Although you can read about what the Tax Cuts and Jobs Act does in greater detail, the main gist is that it lowers the corporate peak marginal income tax rate to 21% from 35%, as well as adjusts the income brackets and/or federal marginal tax rates for individual taxpayers, resulting in many expected to owe less in federal income tax in 2018 and beyond. The idea here being that corporations with more disposable income will use that money to hire, expand, and pass along better wages. In turn, given that approximately 70% of U.S. GDP derives from consumption, more taxpayers having extra cash on their hands could lead to improved GDP figures via an uptick in consumption.
Is Trump's tax reform flopping?
Initially, the stock market seemed pretty thrilled about the passage of the Tax Cuts and Jobs Act. But as of Wednesday, Oct. 24, the iconic Dow Jones Industrial Average and broad-based S&P 500 (SNPINDEX:^GSPC) were down about 1% since Trump signed the bill into law. This raises the question: Has the Republican tax reform failed investors?
In some ways, things couldn't be better for the U.S. economy. According to the September jobs report from the Bureau of Labor Statistics, the U.S. unemployment rate ticked down to 3.7%, which is its lowest reading in nearly 49 years. Understandably, the labor force participation rate has been on the decline, so this does have some bearing on the unemployment rate. Nevertheless, it would appear that the job-market turnaround experienced during the Obama presidency has continued, if not accelerated, during the Trump presidency.
Speaking of growth, U.S. GDP growth saw a dramatic uptick during the second quarter. With corporations able to bank more in comparable profits than in previous years, and taxpayers able to keep more of their wages (and presumably spend some of it), the year-over-year GDP growth rate came in at 4.2%. This is the fastest GDP growth since the third quarter of 2014.
Publicly traded stocks have seen a windfall of profits, too. Data from Thomson Reuters found that per-share profits for S&P 500 companies during the second quarter rose by 24.8% from the prior-year period. This was the second-fastest year-over-year EPS growth in S&P 500 stocks since late 2010, eclipsed only by per-share growth in the sequential first quarter of 2018. In other words, investors are apparently getting the data they expected (i.e., higher corporate profits).
Then again, the Republican tax plan has had its fair share of unintended consequences. Topping that list was the assumption that corporations would use their extra income to hire new workers, lift wages, and expand their businesses. Instead, most of this cash is being funneled into share repurchases, fatter dividends, or simply being put under the mattress, so to speak. The real issue being that the federal government can't control or dictate what businesses do with their extra income.

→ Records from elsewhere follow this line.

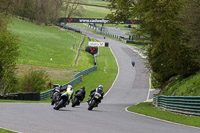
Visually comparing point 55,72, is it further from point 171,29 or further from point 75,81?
point 171,29

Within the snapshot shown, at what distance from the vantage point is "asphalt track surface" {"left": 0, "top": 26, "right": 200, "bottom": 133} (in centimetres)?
1171

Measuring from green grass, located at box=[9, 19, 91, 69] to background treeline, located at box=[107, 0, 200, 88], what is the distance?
114 ft

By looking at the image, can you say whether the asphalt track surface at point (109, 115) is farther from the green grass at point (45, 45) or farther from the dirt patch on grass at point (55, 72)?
the green grass at point (45, 45)

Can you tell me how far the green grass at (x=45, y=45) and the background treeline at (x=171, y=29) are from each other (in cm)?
3487

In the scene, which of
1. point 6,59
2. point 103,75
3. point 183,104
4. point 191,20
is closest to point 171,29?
point 191,20

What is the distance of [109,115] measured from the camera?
17531 mm

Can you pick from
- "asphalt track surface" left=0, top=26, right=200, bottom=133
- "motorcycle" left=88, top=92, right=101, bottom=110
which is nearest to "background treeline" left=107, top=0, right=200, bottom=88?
"asphalt track surface" left=0, top=26, right=200, bottom=133

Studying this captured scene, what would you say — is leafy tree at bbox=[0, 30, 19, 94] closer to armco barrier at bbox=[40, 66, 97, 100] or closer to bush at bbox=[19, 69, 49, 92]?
bush at bbox=[19, 69, 49, 92]

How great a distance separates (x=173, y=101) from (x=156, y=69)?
11.0 m

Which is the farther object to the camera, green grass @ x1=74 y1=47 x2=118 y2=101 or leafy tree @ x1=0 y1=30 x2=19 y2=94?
green grass @ x1=74 y1=47 x2=118 y2=101

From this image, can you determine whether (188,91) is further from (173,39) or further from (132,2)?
(132,2)

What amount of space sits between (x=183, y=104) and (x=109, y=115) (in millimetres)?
4149

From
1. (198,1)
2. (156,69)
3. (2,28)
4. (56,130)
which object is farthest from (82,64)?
(56,130)

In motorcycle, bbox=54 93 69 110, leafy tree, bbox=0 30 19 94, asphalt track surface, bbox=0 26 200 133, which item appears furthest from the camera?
leafy tree, bbox=0 30 19 94
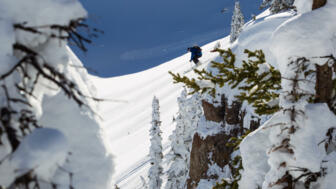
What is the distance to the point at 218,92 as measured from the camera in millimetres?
18812

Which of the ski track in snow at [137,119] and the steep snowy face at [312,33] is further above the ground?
the ski track in snow at [137,119]

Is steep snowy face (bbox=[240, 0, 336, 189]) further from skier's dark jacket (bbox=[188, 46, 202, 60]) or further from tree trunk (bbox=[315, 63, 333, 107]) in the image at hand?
skier's dark jacket (bbox=[188, 46, 202, 60])

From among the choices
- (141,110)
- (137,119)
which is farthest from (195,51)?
(141,110)

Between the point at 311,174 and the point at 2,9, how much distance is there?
5225mm

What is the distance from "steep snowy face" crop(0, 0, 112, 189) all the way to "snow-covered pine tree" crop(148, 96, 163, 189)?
29.6 m

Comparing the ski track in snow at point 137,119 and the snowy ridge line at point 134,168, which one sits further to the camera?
the ski track in snow at point 137,119

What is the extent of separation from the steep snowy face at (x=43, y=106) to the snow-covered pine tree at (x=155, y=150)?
29.6m

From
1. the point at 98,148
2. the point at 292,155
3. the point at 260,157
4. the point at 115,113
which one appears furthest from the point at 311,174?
the point at 115,113

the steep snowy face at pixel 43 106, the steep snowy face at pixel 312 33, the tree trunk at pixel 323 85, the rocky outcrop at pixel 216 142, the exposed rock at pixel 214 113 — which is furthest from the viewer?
the exposed rock at pixel 214 113

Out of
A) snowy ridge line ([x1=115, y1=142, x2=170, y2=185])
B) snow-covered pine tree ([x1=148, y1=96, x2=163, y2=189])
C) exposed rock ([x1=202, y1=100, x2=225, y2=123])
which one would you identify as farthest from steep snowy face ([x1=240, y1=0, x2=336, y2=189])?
snowy ridge line ([x1=115, y1=142, x2=170, y2=185])

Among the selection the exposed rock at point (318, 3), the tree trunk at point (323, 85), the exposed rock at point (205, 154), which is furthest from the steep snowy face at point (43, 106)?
the exposed rock at point (205, 154)

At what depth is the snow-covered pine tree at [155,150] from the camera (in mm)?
32938

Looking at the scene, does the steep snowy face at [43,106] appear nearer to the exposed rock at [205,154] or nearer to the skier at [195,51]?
the exposed rock at [205,154]

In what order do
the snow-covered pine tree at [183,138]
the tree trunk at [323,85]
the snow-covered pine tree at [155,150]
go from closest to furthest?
the tree trunk at [323,85] < the snow-covered pine tree at [183,138] < the snow-covered pine tree at [155,150]
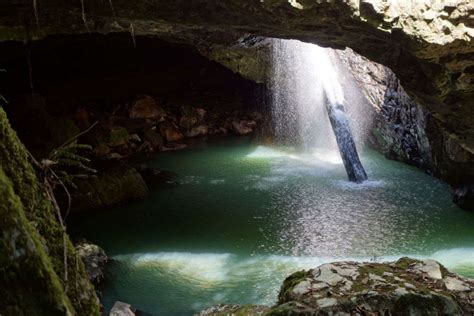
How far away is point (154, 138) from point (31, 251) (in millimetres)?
11913

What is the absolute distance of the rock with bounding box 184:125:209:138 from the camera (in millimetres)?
14300

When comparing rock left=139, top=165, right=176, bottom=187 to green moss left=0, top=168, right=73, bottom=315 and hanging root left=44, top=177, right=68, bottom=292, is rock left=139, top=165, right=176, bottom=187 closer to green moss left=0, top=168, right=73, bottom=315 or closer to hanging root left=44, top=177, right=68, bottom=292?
hanging root left=44, top=177, right=68, bottom=292

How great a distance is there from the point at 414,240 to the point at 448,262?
73 cm

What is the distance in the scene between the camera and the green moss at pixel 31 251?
56.4 inches

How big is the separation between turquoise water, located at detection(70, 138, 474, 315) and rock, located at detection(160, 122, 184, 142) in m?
3.52

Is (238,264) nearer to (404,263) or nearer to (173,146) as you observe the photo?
(404,263)

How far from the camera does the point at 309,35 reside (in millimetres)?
5363

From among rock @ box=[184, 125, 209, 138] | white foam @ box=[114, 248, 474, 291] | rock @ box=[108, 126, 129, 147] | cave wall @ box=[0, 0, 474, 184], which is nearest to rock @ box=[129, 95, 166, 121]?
rock @ box=[184, 125, 209, 138]

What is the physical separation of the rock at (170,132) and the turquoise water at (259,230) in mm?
3515

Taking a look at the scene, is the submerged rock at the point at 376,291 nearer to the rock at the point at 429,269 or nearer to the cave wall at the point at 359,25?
the rock at the point at 429,269

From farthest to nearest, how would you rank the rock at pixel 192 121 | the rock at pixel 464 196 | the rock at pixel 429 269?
the rock at pixel 192 121, the rock at pixel 464 196, the rock at pixel 429 269

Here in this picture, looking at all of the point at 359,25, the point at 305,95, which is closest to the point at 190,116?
the point at 305,95

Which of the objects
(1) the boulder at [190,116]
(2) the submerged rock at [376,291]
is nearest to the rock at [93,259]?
(2) the submerged rock at [376,291]

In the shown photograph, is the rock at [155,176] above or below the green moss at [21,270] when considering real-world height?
below
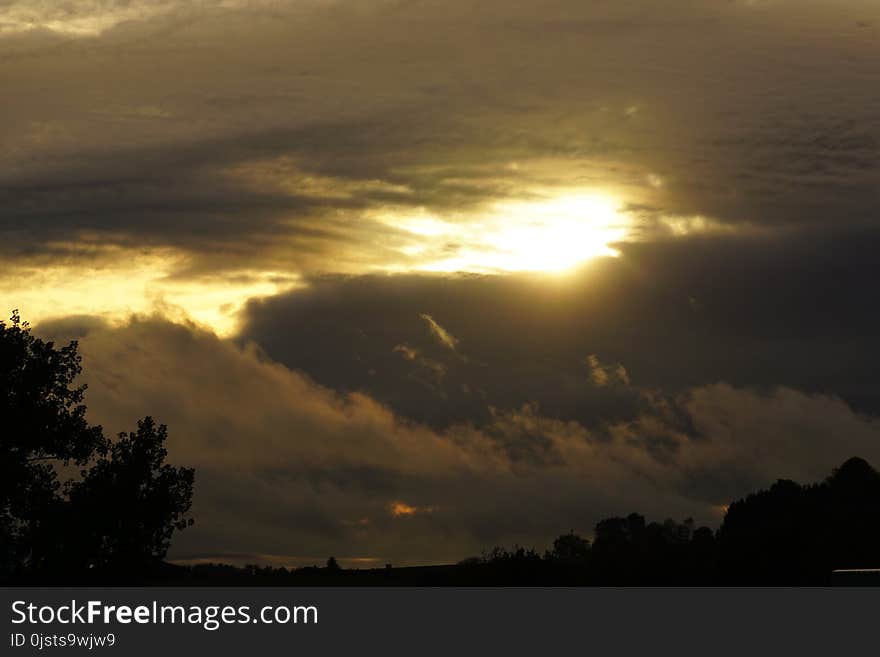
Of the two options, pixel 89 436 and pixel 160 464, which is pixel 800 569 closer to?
pixel 160 464

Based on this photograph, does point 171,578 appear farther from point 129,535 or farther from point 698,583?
point 698,583

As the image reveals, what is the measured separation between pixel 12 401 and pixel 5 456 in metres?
3.13

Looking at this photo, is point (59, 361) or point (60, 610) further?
point (59, 361)

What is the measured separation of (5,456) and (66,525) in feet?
23.5

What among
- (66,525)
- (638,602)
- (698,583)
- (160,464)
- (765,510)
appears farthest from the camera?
(765,510)

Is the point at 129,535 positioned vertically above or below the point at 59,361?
below

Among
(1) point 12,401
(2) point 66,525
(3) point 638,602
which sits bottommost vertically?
(3) point 638,602

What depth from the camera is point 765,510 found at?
161000 mm

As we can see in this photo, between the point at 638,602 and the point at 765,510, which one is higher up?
the point at 765,510

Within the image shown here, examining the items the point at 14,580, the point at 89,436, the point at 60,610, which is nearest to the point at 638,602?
the point at 60,610

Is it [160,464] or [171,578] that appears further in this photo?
[160,464]

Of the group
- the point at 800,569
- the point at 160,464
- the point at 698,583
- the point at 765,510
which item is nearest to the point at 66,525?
the point at 160,464

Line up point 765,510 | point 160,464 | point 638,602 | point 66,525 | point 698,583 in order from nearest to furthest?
1. point 638,602
2. point 66,525
3. point 160,464
4. point 698,583
5. point 765,510

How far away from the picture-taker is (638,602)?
38.3 meters
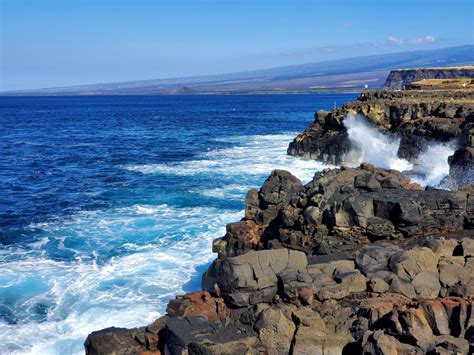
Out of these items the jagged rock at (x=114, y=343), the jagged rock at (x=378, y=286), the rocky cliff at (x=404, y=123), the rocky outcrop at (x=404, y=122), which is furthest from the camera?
the rocky outcrop at (x=404, y=122)

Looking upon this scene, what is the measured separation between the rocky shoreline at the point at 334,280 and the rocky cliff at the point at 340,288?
26 millimetres

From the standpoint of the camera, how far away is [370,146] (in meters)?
46.0

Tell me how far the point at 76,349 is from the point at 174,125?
258 ft

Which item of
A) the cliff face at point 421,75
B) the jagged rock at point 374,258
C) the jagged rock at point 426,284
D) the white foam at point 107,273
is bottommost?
the white foam at point 107,273

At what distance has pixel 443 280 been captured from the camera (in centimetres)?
1241

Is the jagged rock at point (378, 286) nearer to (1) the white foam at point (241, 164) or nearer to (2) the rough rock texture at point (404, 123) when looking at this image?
(2) the rough rock texture at point (404, 123)

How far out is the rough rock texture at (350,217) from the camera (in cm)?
1662

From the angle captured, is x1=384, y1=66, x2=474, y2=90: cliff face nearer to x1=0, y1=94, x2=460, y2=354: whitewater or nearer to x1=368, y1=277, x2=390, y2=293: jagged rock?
x1=0, y1=94, x2=460, y2=354: whitewater

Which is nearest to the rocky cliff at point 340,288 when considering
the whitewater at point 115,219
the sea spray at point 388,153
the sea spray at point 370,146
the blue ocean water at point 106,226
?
the blue ocean water at point 106,226

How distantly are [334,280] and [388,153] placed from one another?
33.7 m

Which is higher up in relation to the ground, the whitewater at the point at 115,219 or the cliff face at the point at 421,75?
the cliff face at the point at 421,75

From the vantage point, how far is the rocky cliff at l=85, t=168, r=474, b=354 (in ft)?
33.7

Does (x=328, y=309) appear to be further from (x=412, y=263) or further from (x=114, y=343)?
(x=114, y=343)

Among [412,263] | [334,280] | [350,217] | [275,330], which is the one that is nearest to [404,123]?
[350,217]
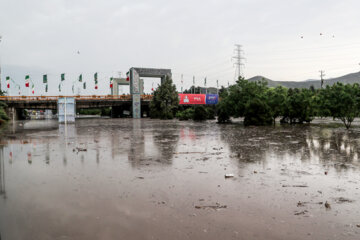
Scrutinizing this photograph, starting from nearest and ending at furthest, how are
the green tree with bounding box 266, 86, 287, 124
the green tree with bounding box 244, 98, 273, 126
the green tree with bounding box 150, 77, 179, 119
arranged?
the green tree with bounding box 244, 98, 273, 126 → the green tree with bounding box 266, 86, 287, 124 → the green tree with bounding box 150, 77, 179, 119

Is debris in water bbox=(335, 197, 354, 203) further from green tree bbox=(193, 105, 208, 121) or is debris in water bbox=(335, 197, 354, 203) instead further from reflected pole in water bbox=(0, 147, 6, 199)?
green tree bbox=(193, 105, 208, 121)

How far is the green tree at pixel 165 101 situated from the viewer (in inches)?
2569

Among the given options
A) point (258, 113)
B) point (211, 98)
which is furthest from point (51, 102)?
point (258, 113)

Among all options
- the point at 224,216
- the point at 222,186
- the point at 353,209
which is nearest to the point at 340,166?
the point at 353,209

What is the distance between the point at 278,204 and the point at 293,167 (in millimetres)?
4093

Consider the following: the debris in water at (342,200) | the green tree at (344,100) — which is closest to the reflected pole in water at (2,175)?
the debris in water at (342,200)

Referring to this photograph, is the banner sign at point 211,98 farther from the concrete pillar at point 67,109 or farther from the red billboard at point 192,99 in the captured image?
the concrete pillar at point 67,109

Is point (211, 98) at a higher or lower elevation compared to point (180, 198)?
higher

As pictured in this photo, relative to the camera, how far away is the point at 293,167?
372 inches

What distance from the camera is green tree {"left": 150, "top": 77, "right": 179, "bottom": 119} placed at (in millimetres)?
65250

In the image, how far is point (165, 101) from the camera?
218ft

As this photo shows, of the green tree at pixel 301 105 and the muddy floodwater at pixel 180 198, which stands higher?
the green tree at pixel 301 105

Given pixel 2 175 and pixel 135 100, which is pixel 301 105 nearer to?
pixel 2 175

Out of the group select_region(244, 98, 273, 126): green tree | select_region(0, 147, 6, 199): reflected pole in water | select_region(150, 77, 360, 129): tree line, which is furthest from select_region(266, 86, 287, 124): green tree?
select_region(0, 147, 6, 199): reflected pole in water
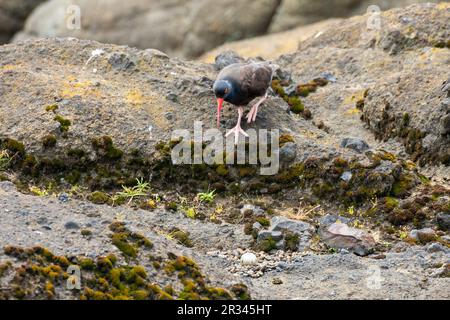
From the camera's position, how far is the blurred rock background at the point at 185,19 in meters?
31.0

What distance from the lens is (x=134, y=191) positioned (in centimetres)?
1298

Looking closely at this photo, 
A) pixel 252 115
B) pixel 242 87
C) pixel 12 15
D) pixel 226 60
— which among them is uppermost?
pixel 12 15

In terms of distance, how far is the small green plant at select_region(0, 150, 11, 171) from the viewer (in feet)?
43.0

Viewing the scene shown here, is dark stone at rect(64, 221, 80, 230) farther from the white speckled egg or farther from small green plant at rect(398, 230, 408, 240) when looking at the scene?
small green plant at rect(398, 230, 408, 240)

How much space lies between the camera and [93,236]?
34.9 feet

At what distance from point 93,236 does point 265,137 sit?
13.0 feet

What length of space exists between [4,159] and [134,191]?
191 cm

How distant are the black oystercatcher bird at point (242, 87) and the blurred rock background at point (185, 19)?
1573 centimetres

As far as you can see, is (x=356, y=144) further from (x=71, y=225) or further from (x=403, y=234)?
(x=71, y=225)

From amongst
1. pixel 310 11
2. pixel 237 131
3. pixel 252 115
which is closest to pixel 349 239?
pixel 237 131

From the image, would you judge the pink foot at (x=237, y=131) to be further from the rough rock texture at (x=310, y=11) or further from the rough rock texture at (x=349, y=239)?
the rough rock texture at (x=310, y=11)

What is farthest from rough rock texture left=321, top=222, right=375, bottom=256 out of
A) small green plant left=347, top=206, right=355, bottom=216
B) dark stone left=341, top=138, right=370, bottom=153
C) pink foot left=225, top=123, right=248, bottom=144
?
pink foot left=225, top=123, right=248, bottom=144

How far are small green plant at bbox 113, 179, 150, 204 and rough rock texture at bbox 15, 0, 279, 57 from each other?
19.0m
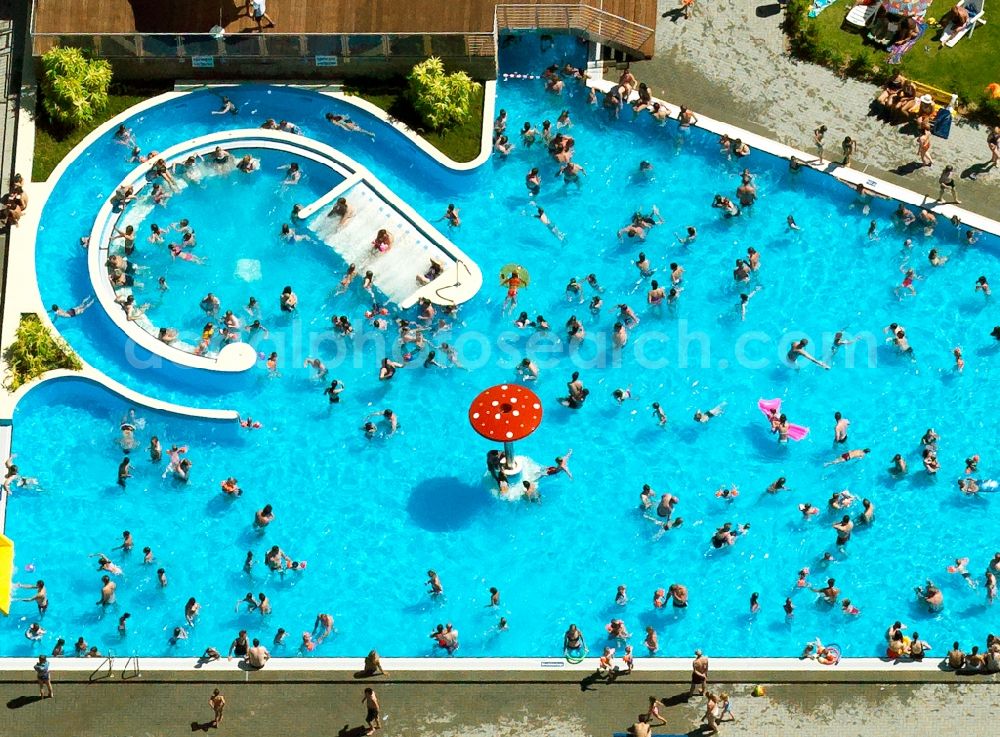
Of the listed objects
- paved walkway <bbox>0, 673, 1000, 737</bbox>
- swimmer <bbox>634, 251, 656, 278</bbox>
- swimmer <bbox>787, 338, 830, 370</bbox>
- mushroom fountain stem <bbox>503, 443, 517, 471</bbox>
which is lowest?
paved walkway <bbox>0, 673, 1000, 737</bbox>

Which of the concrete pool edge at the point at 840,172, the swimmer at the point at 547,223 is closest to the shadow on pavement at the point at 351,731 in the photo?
the swimmer at the point at 547,223

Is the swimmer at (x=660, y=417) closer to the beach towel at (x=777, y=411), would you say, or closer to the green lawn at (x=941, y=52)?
the beach towel at (x=777, y=411)

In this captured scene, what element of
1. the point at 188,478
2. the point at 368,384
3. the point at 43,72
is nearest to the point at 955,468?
the point at 368,384

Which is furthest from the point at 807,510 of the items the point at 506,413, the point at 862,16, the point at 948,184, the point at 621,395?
the point at 862,16

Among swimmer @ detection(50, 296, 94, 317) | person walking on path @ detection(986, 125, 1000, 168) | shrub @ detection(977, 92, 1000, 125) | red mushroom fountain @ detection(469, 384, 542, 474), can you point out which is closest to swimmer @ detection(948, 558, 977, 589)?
red mushroom fountain @ detection(469, 384, 542, 474)

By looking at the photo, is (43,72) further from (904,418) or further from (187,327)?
(904,418)

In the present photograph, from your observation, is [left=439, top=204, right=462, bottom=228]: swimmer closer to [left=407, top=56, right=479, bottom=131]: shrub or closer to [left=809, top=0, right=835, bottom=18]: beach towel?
[left=407, top=56, right=479, bottom=131]: shrub
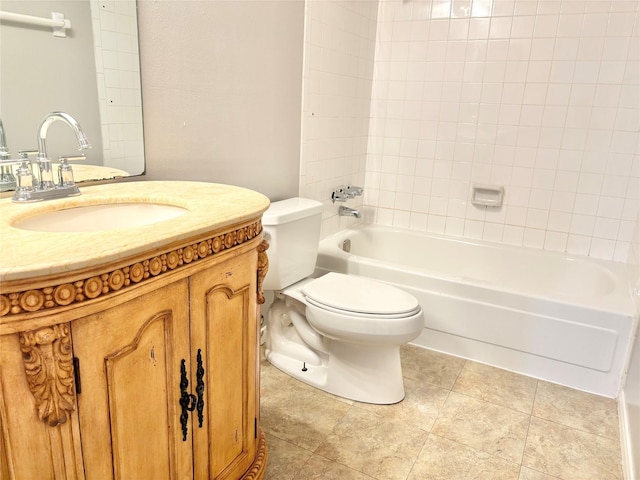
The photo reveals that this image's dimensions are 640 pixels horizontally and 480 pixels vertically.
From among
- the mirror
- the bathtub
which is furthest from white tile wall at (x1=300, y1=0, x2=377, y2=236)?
the mirror

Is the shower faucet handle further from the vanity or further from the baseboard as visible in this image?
the baseboard

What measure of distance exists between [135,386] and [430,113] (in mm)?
2422

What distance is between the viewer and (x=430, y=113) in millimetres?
2857

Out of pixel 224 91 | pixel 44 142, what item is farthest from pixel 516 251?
pixel 44 142

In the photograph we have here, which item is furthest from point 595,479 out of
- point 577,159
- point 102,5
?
point 102,5

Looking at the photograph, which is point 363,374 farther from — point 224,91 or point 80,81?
point 80,81

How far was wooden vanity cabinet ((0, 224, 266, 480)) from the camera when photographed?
30.6 inches

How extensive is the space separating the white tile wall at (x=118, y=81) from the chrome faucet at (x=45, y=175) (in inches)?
8.8

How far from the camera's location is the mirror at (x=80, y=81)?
120 centimetres

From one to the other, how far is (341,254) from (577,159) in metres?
1.37

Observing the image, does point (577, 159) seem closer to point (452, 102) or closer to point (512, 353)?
point (452, 102)

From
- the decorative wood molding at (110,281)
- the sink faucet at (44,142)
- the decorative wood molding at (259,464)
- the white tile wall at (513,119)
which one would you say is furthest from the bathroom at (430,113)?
the decorative wood molding at (259,464)

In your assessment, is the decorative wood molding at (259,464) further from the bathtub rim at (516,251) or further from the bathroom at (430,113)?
the bathtub rim at (516,251)

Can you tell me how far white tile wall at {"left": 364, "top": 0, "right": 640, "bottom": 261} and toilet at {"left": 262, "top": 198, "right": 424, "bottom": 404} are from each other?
43.7 inches
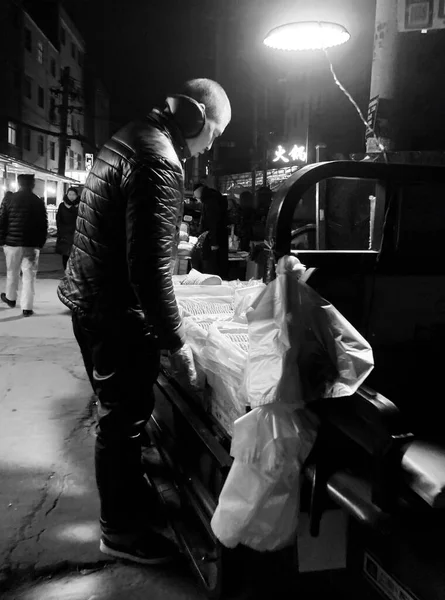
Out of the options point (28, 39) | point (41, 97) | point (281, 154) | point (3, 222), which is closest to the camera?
point (3, 222)

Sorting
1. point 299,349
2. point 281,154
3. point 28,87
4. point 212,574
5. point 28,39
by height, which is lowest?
point 212,574

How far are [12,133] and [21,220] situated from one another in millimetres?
30863

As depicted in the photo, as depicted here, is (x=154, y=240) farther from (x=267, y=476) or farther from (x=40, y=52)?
(x=40, y=52)

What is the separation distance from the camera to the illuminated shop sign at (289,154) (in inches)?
1136

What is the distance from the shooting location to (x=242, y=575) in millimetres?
2299

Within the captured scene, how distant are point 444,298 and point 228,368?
105 cm

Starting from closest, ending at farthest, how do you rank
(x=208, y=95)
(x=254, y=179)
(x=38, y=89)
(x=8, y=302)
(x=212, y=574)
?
1. (x=212, y=574)
2. (x=208, y=95)
3. (x=8, y=302)
4. (x=254, y=179)
5. (x=38, y=89)

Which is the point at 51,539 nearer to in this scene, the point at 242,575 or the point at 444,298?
the point at 242,575

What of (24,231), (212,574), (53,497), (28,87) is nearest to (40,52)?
(28,87)

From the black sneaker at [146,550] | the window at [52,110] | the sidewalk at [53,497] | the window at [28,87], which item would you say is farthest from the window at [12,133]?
the black sneaker at [146,550]

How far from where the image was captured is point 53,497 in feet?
10.9

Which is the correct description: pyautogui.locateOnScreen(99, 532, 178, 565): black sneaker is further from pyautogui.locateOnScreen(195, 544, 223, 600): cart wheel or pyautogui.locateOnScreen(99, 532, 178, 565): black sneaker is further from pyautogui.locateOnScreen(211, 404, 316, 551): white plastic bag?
pyautogui.locateOnScreen(211, 404, 316, 551): white plastic bag

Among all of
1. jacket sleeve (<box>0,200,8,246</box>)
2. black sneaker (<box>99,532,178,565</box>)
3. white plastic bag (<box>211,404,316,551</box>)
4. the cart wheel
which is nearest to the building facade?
jacket sleeve (<box>0,200,8,246</box>)

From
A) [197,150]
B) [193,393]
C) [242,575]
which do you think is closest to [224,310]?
[193,393]
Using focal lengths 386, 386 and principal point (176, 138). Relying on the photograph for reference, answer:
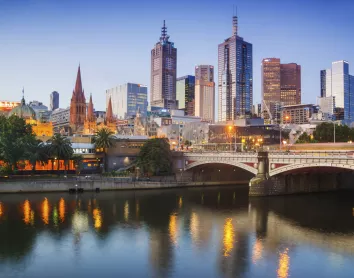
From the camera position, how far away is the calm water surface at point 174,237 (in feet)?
135

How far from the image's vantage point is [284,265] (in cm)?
4212

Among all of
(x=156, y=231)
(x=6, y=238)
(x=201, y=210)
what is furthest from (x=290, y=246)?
(x=6, y=238)

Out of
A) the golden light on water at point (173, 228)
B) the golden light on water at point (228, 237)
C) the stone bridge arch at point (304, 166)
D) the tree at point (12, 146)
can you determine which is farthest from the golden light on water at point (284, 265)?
the tree at point (12, 146)

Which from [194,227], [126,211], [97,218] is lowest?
[194,227]

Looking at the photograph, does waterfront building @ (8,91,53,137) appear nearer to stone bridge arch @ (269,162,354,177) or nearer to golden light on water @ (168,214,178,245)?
stone bridge arch @ (269,162,354,177)

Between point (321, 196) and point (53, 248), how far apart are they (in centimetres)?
6862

Earlier this year, Just Capital analyzed the responses of 137 of the Russell 1000 companies pertaining to what they planned to do with their extra income. A mere 7% offered plans to use their added windfall for wage increases and/or one-time bonuses, with another 19% suggesting they'd use their extra income for job creation. By comparison, 57% planned to put this added profit to work by repurchasing common stock or increasing their dividend.
Data from CNN proves even more damning. During the second quarter, publicly traded companies repurchased an all-time record $436.6 billion worth of their own stock. The next-highest amount? That'd be $242.1 billion in buybacks, which was hit in the sequential first quarter of 2018. In short, the two largest quarters of corporate buybacks in history have occurred since the Tax Cuts and Jobs Act was signed into law.
The honest answer: It's too early to tell
So, which is it: Did the Republican tax plan fail investors or not?
The honest truth is that we simply don't know yet. For as much evidence as we have on both sides of the coin, the fact remains that it takes time before the success or failure of a fiscal stimulus like the Tax Cuts and Jobs Act can be determined. Typically, when a fiscal stimulus the size of the Tax Cuts and Jobs Act is signed into law, it'll be a good 18 to 24 months before its success or failure can be determined.
What is clear at this point is that it's not a complete failure, as it does appear to be having an upward effect on corporate profits, and it's not a complete success, as this extra corporate income isn't going where Republicans hoped it would. Over the next year, we'll get some added clarity and be able to make a more accurate determination of whether the largest tax overhaul in more than three decades finds its mark.